Since at least 1994, a strong base of support for accession to the Law of the Sea Convention in the United States has existed in the federal government, industry and civil society. It is likely that no other treaty has ever been so widely supported and yet failed to be put to a vote in the Senate for such a long duration. The Defense Department, the State Department, the Commerce Department, the U.S. Coast Guard, the oil industry, the shipping industry, and the fishing sector, as well as environmental and conservation non-governmental organizations and religious organizations all support the treaty. Additionally, both the National Commission on Oceans Policy and the Pew Oceans Commission in their recent reports strongly urged immediate action by the Senate and accession to the Convention.
Further reflecting broad bipartisan support, in a highly unusual statement in the history of U.S. treaty ratification practice, all living former Legal Advisers of the U.S. Department of State issued a joint letter on April l7, 2004 to Senators William H. Frist (then Majority Leader), Richard G. Lugar (then Chairman, Committee on Foreign Relations), and John W. Warner and Carl Levin (respectively, then Chairman and Ranking Member, Committee on Armed Services. In that letter, the eight former Legal Advisers wrote:
We are unanimous in our view that it is in the best interests of the United States that the Senate, at its earliest opportunity, grant its advice and consent to United States accession to the 1982 United Nations Convention on the Law of the Sea and to United States ratification of the 1994 Implementing Agreement that modifies Part XI of the LOS Convention.

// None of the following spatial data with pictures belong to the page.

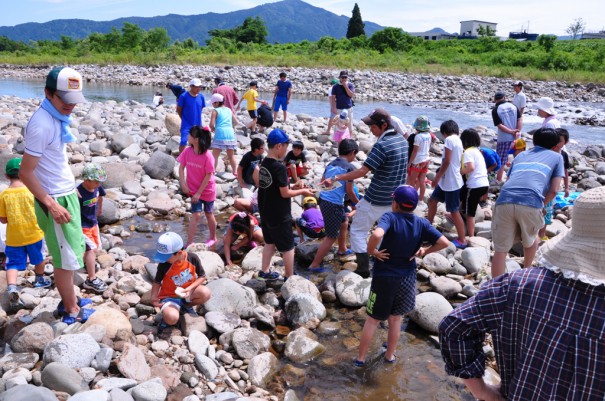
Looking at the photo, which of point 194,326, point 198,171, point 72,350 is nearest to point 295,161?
point 198,171

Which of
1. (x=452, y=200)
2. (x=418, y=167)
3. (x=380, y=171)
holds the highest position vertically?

Finally, the critics brush aside the consensus among affected ocean interests and knowledgeable oceans experts in the United States in favor of their own judgment as persons who clearly lack expertise in international law or operational U.S. maritime policy. Indeed, few conventions have been so unanimously supported by knowledgeable experts and affected interests. Supporters include every president, both Democrat and Republican, who has considered the convention subsequent to the successful 1994 renegotiation of Part XI on deep seabed mining, Joint Chiefs chairman, combatant commanders and secretaries of state from the Nixon administration to today; not to mention every affected U.S. oceans interest including the oil and gas industry, fisheries, shipping and oceanic cables industries; to marine scientists and environmentalists. Most recently, the congressional U.S. Oceans Commission and the new Bush administration Oceans Interagency Task Force both unanimously recommended Senate advice and consent on the convention. As deliberations continue, senators might want to ask who they trust more for national security advice: every chairman of the Joint Chiefs, the combatant commanders of our united geographic commands and the consistent view of the Navy since the Nixon administration, or those few who admittedly are not naval, oceans or international law experts. Further, how can the totality of U.S. agencies, military departments and private sector oceans industries representatives constitute a "special interest" as charged by the critics? By what criteria are the most vocal critics not special interests?